Four leading disabled figures have backed a call for politicians to “seize” the latest opportunity to reform the funding of adult social care.
The crossbench peers Baroness [Jane] Campbell and Lord [Colin] Low, and Liz Sayce and Sue Bott from Disability Rights UK, were among more than 60 leading figures from the disability, social care and health fields to sign the letter, published this week in the Daily Telegraph.
The letter pleads with the coalition and the Labour party to work together to meet the “unavoidable challenge” of “how to support the increasing number of people who need care”.
They say the failure to meet this challenge is resulting in “terrible examples of abuse and neglect in parts of the care system”, with disabled people “unable to get the support they need to live their lives independently and be part of society”.
As the letter was published, a spokesman for the prime minister said David Cameron had written to Labour leader Ed Miliband “restating his commitment to constructive and open discussions” on social care reform.
Andrew Lansley, the Conservative health secretary, and Paul Burstow, the Liberal Democrat care services minister, will lead the talks for the government.
Andy Burnham, Labour’s shadow health secretary, welcomed Cameron’s move but said it had taken more than six months for the government to accept Miliband’s offer of cross-party talks.
Following the publication last summer of the recommendations of the Dilnot commission on the funding of care and support, the government is due to publish a social care white paper this spring.
Disability News Service has been raising concerns since last summer that the white paper will exclude any proposals on funding, because of fears over the cost of implementing Dilnot’s report.
Burnham said Labour would “play a full part in talks on the Dilnot proposals” and would “push for them to be implemented in full as a first step”.
Last week, Labour released a survey of care charges, which showed the average annual cost for a disabled or older person who pays for 10 hours of home care a week was now £7,015, or £8,271 a year for those also receiving meals on wheels every day.
The survey also highlighted the huge variations among different local authorities, with home care that was free in Tower Hamlets costing £20.34 an hour in Cheshire East, while the weekly cap on costs imposed by some councils ranged from £105 in Hackney to £900 per week in Brighton and Hove.
The Telegraph letter came as the Department of Health (DH) announced an extra one-off sum of £150 million for local authorities to help people leave hospital more quickly and receive care at home.
DH said the money would “help to get the services in place that people sometimes need to live independently at home”.
DH also announced a £20 million one-off payment to local authorities to boost funding of disabled facilities grants (DFG).

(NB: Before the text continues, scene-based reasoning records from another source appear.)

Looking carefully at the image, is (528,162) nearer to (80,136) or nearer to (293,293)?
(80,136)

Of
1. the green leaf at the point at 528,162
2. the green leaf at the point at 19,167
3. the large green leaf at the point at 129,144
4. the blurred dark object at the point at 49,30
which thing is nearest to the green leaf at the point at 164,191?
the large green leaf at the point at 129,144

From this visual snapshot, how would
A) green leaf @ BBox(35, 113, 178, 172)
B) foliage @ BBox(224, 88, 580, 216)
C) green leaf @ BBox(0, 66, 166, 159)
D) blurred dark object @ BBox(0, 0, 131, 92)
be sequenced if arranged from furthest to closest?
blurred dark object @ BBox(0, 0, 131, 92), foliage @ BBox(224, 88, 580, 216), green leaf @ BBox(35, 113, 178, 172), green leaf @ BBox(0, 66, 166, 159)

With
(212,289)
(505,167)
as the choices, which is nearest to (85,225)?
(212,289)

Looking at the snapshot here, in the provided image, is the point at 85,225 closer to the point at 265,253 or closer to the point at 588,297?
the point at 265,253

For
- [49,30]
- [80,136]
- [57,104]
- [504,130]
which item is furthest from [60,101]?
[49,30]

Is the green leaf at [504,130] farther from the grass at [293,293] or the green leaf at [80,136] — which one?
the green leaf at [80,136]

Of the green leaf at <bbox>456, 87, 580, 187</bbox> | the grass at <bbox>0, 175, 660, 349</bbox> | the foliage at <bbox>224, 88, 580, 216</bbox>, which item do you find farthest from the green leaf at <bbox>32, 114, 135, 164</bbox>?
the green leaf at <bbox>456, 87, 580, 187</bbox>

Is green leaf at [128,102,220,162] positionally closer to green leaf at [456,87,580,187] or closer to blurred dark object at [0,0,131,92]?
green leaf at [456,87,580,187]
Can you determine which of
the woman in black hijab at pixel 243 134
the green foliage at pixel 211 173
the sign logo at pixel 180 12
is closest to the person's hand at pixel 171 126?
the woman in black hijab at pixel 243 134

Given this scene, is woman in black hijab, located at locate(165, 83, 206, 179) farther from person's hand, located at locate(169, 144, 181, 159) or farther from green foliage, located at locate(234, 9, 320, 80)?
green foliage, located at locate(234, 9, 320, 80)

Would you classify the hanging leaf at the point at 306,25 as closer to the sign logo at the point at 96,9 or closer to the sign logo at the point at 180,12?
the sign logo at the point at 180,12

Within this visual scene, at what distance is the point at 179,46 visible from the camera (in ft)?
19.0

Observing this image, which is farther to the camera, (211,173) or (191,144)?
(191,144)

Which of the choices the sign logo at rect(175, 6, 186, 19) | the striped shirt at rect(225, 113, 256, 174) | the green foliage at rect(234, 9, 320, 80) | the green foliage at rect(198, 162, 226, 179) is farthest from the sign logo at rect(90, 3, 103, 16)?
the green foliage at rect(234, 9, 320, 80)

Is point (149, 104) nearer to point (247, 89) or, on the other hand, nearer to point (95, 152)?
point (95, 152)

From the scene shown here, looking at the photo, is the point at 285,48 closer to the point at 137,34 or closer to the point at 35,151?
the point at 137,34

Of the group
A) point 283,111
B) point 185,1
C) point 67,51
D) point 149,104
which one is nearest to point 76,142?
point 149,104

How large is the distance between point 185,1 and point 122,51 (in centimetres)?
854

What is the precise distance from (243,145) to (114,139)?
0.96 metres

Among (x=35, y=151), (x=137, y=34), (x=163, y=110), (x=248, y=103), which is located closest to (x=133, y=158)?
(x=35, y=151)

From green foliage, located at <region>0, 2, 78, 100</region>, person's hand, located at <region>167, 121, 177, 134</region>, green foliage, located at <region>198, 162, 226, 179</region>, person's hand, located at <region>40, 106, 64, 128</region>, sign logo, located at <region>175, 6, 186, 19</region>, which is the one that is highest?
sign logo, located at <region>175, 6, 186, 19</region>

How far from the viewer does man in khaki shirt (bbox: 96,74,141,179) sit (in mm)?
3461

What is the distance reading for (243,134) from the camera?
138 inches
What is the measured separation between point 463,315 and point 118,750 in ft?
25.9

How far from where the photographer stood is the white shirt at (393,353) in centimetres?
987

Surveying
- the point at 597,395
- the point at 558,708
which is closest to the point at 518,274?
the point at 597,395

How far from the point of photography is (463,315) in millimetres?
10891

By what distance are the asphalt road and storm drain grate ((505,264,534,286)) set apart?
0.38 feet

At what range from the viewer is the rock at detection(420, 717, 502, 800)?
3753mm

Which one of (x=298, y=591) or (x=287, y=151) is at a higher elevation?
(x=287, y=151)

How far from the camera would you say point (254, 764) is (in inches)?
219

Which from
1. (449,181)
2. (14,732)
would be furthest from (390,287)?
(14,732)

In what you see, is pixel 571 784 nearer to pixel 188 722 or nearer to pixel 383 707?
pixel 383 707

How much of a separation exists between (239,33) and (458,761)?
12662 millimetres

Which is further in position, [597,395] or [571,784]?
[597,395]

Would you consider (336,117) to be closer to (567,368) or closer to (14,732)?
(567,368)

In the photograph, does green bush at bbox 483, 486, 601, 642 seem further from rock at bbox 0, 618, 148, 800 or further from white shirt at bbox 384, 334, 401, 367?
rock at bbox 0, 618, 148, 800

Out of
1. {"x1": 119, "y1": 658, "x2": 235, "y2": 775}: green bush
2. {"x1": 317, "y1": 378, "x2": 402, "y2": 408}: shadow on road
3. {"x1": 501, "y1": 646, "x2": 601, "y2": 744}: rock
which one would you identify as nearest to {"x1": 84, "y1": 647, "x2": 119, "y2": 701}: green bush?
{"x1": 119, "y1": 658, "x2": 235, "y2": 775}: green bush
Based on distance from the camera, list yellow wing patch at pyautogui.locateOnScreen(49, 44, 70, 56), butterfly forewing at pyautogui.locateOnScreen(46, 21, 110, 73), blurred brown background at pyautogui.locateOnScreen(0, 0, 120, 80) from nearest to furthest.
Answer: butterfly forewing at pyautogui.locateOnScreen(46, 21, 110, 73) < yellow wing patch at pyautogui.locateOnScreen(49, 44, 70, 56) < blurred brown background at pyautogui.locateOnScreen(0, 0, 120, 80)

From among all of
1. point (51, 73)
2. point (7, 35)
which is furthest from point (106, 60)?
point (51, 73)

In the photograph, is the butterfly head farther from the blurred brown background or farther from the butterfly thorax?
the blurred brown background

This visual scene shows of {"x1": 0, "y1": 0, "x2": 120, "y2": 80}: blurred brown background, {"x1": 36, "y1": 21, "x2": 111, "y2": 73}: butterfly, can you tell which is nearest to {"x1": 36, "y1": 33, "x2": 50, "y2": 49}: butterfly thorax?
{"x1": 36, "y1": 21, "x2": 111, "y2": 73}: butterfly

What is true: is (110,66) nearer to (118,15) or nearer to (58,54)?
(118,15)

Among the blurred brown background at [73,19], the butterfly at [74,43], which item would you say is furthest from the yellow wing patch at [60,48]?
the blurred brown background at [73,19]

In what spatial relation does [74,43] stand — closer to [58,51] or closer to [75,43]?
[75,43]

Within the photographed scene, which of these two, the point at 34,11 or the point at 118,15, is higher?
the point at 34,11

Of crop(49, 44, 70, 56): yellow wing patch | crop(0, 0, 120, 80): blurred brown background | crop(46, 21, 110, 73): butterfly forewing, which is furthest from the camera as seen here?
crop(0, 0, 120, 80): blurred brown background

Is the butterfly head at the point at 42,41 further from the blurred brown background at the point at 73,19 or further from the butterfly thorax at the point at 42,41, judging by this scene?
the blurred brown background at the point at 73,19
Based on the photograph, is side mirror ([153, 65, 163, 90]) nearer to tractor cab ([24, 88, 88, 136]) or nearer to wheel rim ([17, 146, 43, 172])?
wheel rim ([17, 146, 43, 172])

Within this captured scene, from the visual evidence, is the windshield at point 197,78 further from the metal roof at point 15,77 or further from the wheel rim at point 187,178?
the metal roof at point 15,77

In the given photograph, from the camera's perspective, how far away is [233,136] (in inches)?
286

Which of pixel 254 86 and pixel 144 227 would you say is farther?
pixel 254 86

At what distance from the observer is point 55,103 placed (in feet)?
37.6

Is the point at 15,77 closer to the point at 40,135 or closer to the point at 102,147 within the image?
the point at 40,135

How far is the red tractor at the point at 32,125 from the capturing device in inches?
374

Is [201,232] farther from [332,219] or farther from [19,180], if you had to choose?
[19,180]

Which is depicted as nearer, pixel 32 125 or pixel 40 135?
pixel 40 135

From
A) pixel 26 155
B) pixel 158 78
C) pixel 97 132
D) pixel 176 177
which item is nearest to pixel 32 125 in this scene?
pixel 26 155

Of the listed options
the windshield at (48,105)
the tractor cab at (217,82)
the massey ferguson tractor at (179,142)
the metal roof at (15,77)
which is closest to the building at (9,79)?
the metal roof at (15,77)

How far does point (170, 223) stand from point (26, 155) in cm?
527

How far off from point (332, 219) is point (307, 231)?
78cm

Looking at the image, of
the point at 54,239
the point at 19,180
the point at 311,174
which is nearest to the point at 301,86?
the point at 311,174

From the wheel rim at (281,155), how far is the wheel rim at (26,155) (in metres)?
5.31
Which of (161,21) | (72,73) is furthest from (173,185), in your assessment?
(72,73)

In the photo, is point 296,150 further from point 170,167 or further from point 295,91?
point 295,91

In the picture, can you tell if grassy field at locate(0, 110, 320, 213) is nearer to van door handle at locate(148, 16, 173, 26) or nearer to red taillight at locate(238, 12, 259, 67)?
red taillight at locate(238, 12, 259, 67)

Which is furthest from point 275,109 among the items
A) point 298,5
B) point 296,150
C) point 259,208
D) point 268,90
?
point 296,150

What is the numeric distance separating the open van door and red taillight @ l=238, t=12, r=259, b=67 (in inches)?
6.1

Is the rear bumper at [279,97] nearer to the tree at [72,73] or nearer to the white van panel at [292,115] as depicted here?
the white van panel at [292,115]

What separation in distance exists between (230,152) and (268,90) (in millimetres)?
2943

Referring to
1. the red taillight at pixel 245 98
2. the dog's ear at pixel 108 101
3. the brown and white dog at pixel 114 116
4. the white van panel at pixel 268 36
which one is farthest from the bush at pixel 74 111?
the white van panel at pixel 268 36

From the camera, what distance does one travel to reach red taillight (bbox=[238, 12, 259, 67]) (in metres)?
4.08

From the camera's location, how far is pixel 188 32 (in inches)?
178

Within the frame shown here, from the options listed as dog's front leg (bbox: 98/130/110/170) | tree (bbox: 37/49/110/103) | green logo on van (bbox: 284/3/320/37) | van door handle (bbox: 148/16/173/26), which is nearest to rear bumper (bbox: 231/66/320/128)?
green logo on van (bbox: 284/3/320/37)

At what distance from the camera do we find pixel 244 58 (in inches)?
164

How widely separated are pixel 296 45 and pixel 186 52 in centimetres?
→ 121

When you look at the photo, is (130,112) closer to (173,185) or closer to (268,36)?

But such funding is no longer “ring-fenced” – following a coalition decision in 2010 – so local authorities will have no obligation to spend the new money on DFGs, which are used to pay for adaptations such as installing ramps or stair-lifts or providing a downstairs bathroom.
Government funding for DFGs in 2011-12 was £180 million.
Meanwhile, social care staff and employers now have access to a government-funded, confidential whistle-blowing helpline for the first time.
The helpline was formerly available only to NHS staff and run by the charity Public Concern at Work, but the new service is operated by the disability charity Mencap.
>From 1 January 2012, social care and NHS staff in need of independent and confidential whistle-blowing advice about abuse or patient and service-user safety can call free on 08000 724 725.